§ **Exercise description**:
Write out the data in full, exactly as shown.

== Segment start ==

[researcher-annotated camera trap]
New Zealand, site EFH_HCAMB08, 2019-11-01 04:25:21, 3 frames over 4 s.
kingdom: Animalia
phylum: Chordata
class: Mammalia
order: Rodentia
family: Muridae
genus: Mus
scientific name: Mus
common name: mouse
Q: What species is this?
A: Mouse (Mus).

== Segment end ==

§ **Solution to the exercise**:
[researcher-annotated camera trap]
New Zealand, site EFH_HCAMB08, 2019-11-01 04:25:21, 3 frames over 4 s.
kingdom: Animalia
phylum: Chordata
class: Mammalia
order: Rodentia
family: Muridae
genus: Mus
scientific name: Mus
common name: mouse
Q: What species is this?
A: Mouse (Mus).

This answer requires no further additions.